Second International Workshop on
Regulated Agent-Based Social Systems:
Theories and Applications (RASTA'03)

Workshop date: 23 June, 2003

Abstract for

9:15 - 10:15
Social Dilemmas and Agent-Based Modelling: Why Aren't We All Psychopaths? and How Can We Reduce Water Pollution? (Invited talk)
Nick Gotts   

The talk is in two main parts. The first is a broad survey of approaches to the understanding of human cooperation and altruistic behaviour, the second draws on this survey in describing a current piece of agent-based simulation work on river basin management planning and the control of pollution due to rural land use.
Psychopaths are characterised primarily as lacking in conscience and empathy. They are not necessarily violent, but will lie, cheat and even kill if this appears expedient, undeterred by guilt or shame. This picture is actually rather close to the portrait of the instrumentally rational "Homo economicus" drawn by neoclassical economics.

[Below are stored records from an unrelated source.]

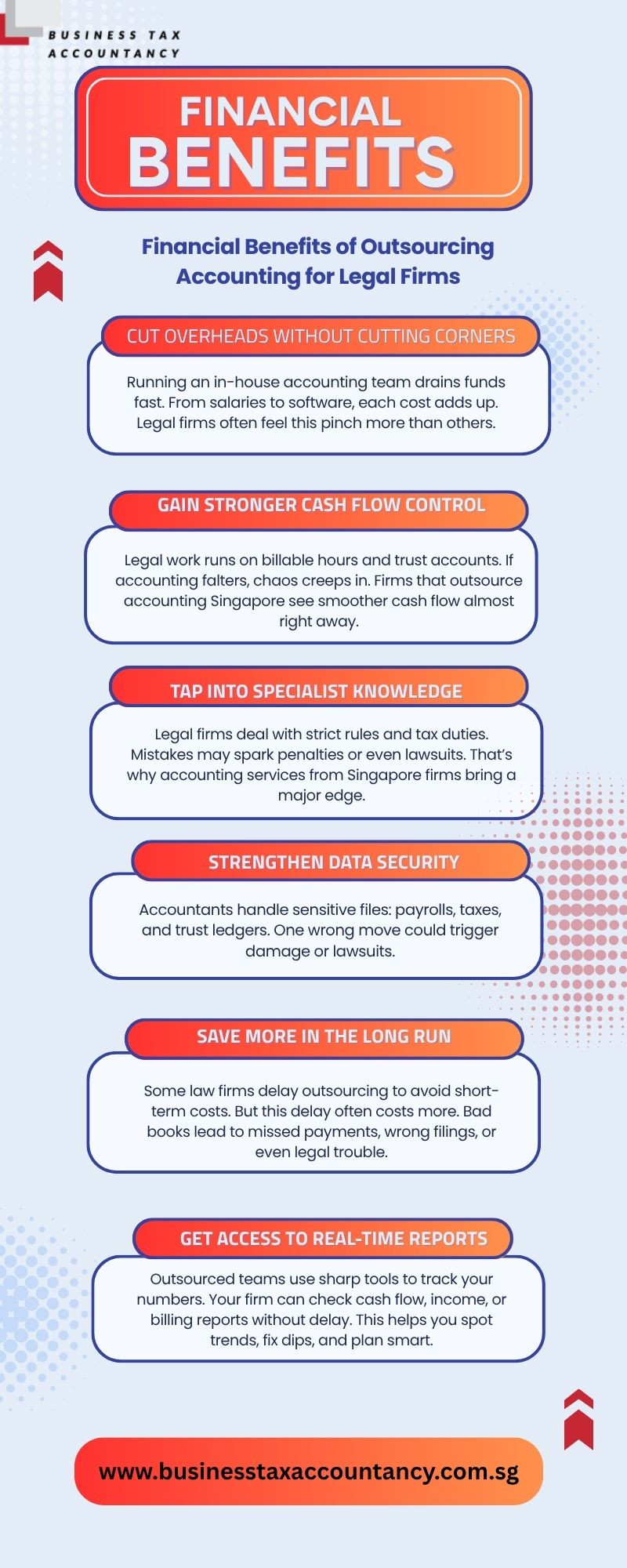 BUSINESS TAX ACCOUNTANCY

FINANCIAL BENEFITS

Financial Benefits of Outsourcing Accounting for Legal Firms

CUT OVERHEADS WITHOUT CUTTING CORNERS

Running an in-house accounting team drains funds fast. From salaries to software, each cost adds up. Legal firms often feel this pinch more than others.

GAIN STRONGER CASH FLOW CONTROL

Legal work runs on billable hours and trust accounts. If accounting falters, chaos creeps in. Firms that outsource accounting Singapore see smoother cash flow almost right away.

TAP INTO SPECIALIST KNOWLEDGE

Legal firms deal with strict rules and tax duties. Mistakes may spark penalties or even lawsuits. That's why accounting services from Singapore firms bring a major edge.

STRENGTHEN DATA SECURITY

Accountants handle sensitive files: payrolls, taxes, and trust ledgers. One wrong move could trigger damage or lawsuits.

SAVE MORE IN THE LONG RUN

Some law firms delay outsourcing to avoid short-term costs. But this delay often costs more. Bad books lead to missed payments, wrong filings, or even legal trouble.

GET ACCESS TO REAL-TIME REPORTS

Outsourced teams use sharp tools to track your numbers. Your firm can check cash flow, income, or billing reports without delay. This helps you spot trends, fix dips, and plan smart.

www.businesstaxaccountancy.com.sg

There would seem to be clear advantages in such a selfish and calculating approach to life, in terms of material gain and (taking a Darwinian perspective), opportunities to reproduce. Yet everyday observation, and empirical study of "social dilemmas" such as the "Prisoner's Dilemma" and the (misnamed) "Tragedy of the Commons", indicate that cooperative behaviour beyond what is obviously advantageous is common, and that heroic extremes of altruism occur with significant frequency. How is it that such behaviour survives, and how can agent-based models help us to understand it?
Attempts to control environmental pollution often give rise to social dilemmas: for each individual polluter, it is advantageous to avoid the costs of reducing pollution - yet if all do so, all may end up worse off than if all had restrained themselves. Attempts to model such situations have generally assumed that the benefits of avoiding restraint, and costs such as social disapproval, can be directly compared. They have also, in general, assumed that all the potentially polluting agents face equivalent sets of choices. In our planned agent-based models of river basin pollution, we drop both these assumptions: agents are allowed to have multiple and possibly inconsistent top-level goals, and asymmetries between upstream and downstream land managers are taken into account.